Al darse la vuelta, los hombres vieron sobre los restos de un tejado hundido por la lluvia a Rosendo Roca trabajando afanosamente. Lo estaba reparando. Acercándose a él estaba Héctor, que transportaba material.

Los vecinos cruzaron en silencio miradas avergonzadas. Sin que nadie dijera nada, el grupo de sublevados se disolvió y se repartió por entre las casas dispuestos a trabajar y a colaborar para restaurar el pueblo lo antes posible.

Don Roque, por su parte, apretó los dientes con rabia contenida y clavó sus ojos en Rosendo, que continuaba subido a la techumbre y arrancaba con brío los elementos dañados. Luego soltó un bufido y se dirigió hacia la iglesia por los caminos cubiertos de lodo.

Pocos días después de la tormenta y tras una dura labor de reparación llevada a cabo por Rosendo y los hombres que rápidamente se añadieron a la tarea, la totalidad de las casas dañadas se habían reformado.

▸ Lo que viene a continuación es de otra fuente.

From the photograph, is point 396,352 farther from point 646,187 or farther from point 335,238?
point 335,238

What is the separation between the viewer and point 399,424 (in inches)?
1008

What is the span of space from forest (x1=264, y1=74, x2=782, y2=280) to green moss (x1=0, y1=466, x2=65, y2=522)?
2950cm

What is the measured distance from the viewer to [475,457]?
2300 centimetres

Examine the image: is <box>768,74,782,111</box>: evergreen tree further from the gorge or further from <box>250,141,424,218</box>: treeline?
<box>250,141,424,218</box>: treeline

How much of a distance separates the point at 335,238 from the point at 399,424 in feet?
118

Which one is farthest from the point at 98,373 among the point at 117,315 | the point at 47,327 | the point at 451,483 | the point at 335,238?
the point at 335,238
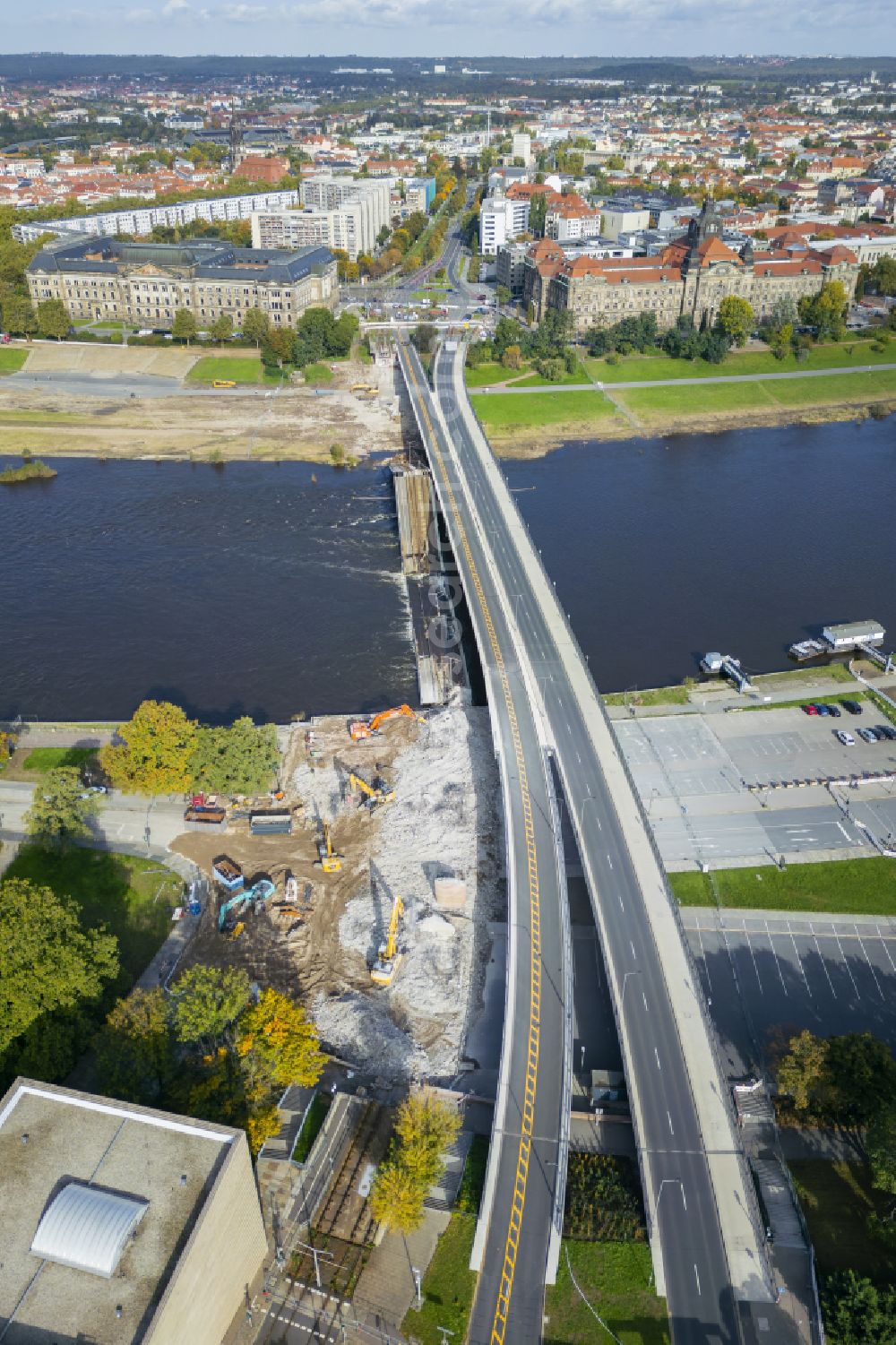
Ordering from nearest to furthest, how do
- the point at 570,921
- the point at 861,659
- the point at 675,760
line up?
1. the point at 570,921
2. the point at 675,760
3. the point at 861,659

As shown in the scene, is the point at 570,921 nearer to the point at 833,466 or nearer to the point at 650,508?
the point at 650,508

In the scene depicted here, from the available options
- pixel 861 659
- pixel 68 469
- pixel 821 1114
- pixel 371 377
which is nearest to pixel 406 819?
pixel 821 1114

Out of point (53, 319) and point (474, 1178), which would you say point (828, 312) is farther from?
point (474, 1178)

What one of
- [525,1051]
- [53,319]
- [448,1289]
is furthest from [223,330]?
[448,1289]

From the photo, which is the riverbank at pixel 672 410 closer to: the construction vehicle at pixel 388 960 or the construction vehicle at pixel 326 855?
the construction vehicle at pixel 326 855

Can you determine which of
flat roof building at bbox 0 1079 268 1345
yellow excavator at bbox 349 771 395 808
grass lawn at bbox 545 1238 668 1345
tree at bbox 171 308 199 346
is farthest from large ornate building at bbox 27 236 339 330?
grass lawn at bbox 545 1238 668 1345
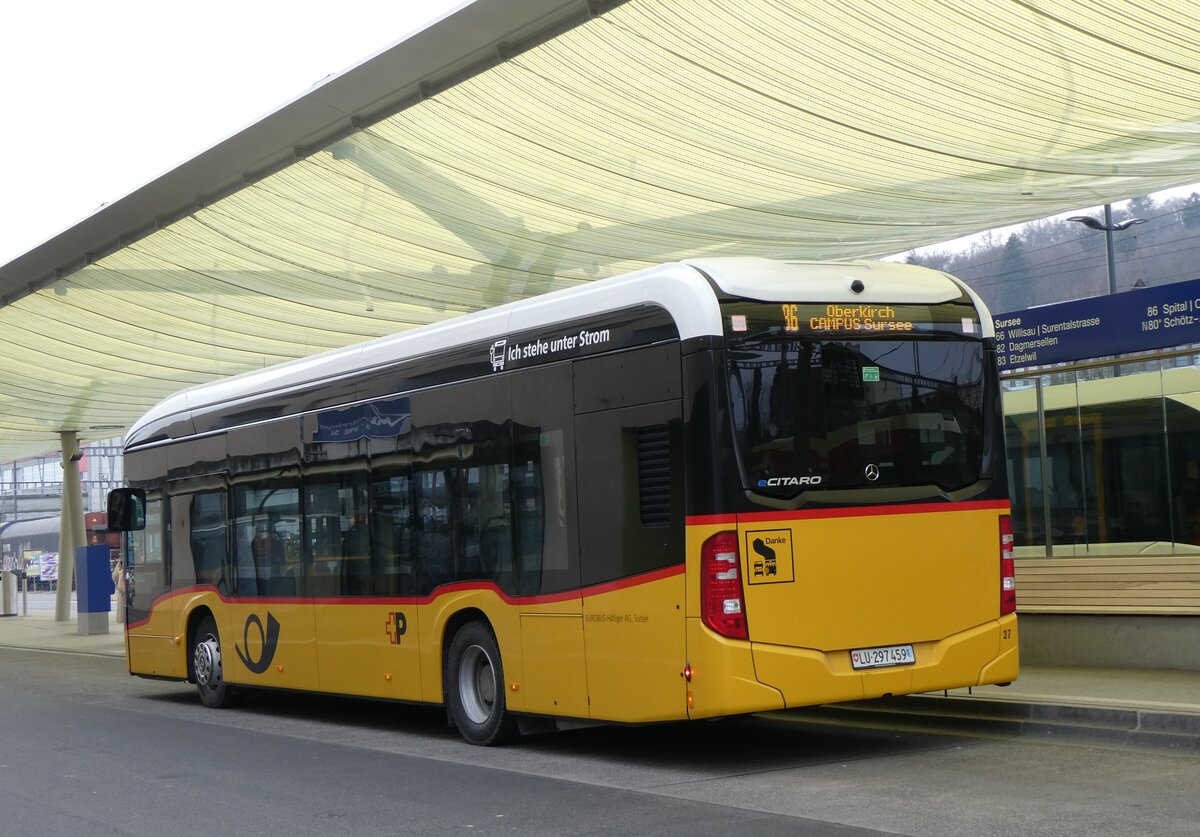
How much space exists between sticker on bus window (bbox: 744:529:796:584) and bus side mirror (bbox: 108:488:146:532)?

Ese domingo, el único día festivo de la semana, Rosendo había procurado que fuera diferente. Con la ayuda de Henry había organizado todo para que una feria ambulante que recorría las comarcas catalanas en aquella época del año se asentara durante ese día en la aldea del Cerro Pelado. Quizá así los últimos sucesos comenzaron a formar parte del pasado y abrieron la puerta a un futuro optimista.

Puestos de cerveza, peleas de gallos, pequeñas atracciones para los niños… La plaza en la que se solía ubicar el mercado se llenó de familias que dejaron de lado sus contrariedades para brindar por un día tan formidable. También estaba Rosendo Roca con su familia, agradeciendo en silencio la recuperación de la tranquilidad en la aldea.

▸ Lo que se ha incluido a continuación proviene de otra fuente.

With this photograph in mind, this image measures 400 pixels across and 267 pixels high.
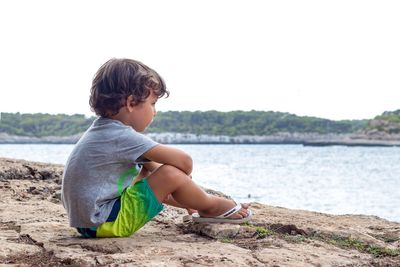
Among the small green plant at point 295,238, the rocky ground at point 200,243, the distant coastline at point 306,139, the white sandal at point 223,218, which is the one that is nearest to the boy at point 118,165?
the rocky ground at point 200,243

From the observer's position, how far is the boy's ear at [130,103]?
3.90 m

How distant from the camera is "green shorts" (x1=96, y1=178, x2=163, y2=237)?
153 inches

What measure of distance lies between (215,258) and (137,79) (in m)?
1.25

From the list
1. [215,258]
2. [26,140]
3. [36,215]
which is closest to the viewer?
[215,258]

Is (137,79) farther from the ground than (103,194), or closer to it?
farther from the ground

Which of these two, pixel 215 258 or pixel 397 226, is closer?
pixel 215 258

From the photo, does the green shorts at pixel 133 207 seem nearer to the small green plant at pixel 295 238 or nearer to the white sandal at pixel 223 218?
the white sandal at pixel 223 218

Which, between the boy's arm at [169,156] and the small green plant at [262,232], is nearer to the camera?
the boy's arm at [169,156]

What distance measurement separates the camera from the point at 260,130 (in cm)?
9319

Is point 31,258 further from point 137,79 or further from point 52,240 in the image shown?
point 137,79

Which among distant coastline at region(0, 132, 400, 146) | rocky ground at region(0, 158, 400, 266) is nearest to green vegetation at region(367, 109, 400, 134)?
distant coastline at region(0, 132, 400, 146)

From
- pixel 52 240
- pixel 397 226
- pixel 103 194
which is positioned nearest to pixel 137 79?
pixel 103 194

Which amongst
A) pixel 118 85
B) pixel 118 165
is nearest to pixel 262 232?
pixel 118 165

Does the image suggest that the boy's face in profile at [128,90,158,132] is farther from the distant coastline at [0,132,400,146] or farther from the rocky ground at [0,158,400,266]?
the distant coastline at [0,132,400,146]
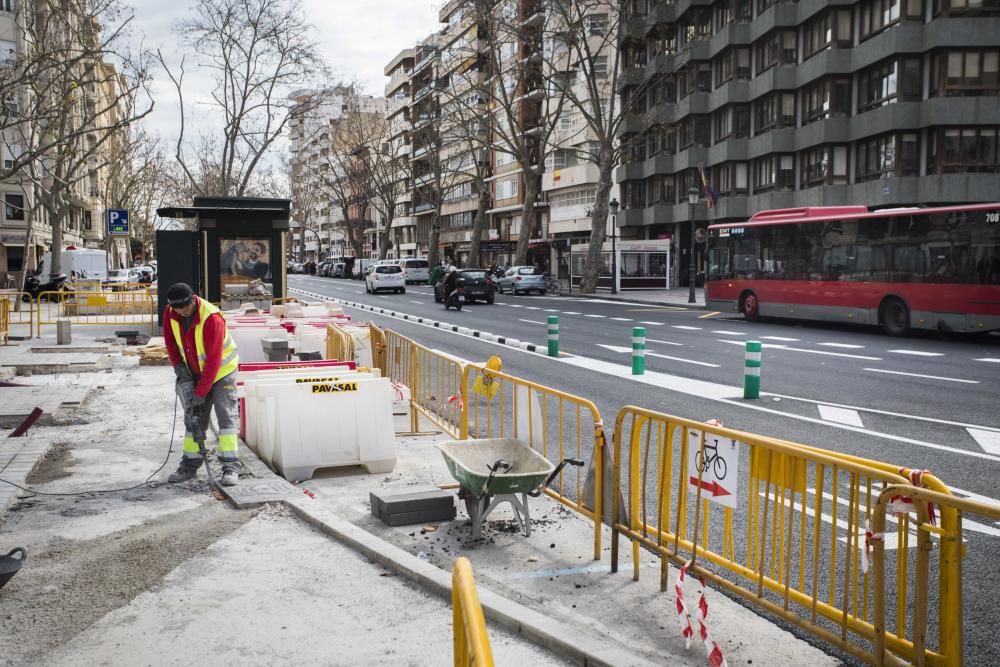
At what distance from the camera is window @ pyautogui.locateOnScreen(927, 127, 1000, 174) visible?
1441 inches

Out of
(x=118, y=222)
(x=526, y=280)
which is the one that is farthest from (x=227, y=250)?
(x=526, y=280)

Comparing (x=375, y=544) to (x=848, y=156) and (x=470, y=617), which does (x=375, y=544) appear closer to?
(x=470, y=617)

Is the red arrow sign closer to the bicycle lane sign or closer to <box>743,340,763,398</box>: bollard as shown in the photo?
the bicycle lane sign

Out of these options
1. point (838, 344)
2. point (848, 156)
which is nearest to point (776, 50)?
point (848, 156)

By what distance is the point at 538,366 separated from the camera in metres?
16.1

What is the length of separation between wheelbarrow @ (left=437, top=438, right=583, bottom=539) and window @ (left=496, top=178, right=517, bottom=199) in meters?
68.8

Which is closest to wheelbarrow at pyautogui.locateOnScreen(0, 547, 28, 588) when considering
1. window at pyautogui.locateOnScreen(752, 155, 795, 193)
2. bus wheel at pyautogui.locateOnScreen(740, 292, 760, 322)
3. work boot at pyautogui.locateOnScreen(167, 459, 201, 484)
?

—¡Mira, papá! —dijo Anita señalando una especie de minivagoneta que, posada sobre unos raíles en miniatura, debía ser impulsada para que ascendiera hasta el final de los mismos—. ¡Quiero que lo hagas!

Rosendo sonrió y accedió. Se arrodilló a los pies de los raíles y empujó la minivagoneta. Ésta llegó al otro extremo de la pista.

—¡Bien! —gritó la niña.

—Ten. —El dueño de ese puesto hizo entrega de un muñeco tallado en madera a la hija de Rosendo y Ana.

—Yo también quiero probar —exclamó Rosendo Xic mientras Roberto observaba las ruedecitas de la vagoneta, que le quedaban justo a la altura de los ojos.

—Toma, tienes que darle fuerte —le aconsejó su padre y le puso la mano justo encima de la vagoneta.

Rosendo Xic la empujó tratando de imitar a su padre, pero no fue suficiente.

—Casi. —Sonrió mientras lo despeinaba.

Un poco más adelante había un carrusel con caballos de madera colgados de postes. Cuando una mula los empujaba, giraban inclinándose hacia fuera, como si fueran a volar. Al verlos, Anita se entusiasmó y quiso montar en uno de ellos. Ante la atracción había, sin embargo, una larga cola de niños acompañados de sus padres y Anita se quejó:

—¡Cuánta gente! ¿No puedo subir yo primero? —preguntó la niña a su padre mientras cruzaba enfurruñada los brazos sobre su pecho.

—No, Anita. Tienes que esperar tu turno, como los demás.

Los aldeanos que esperaban en la fila del carrusel sonrieron a Rosendo. No había ningún rencor en sus expresiones.

La normalidad había vuelto a la aldea del Cerro Pelado.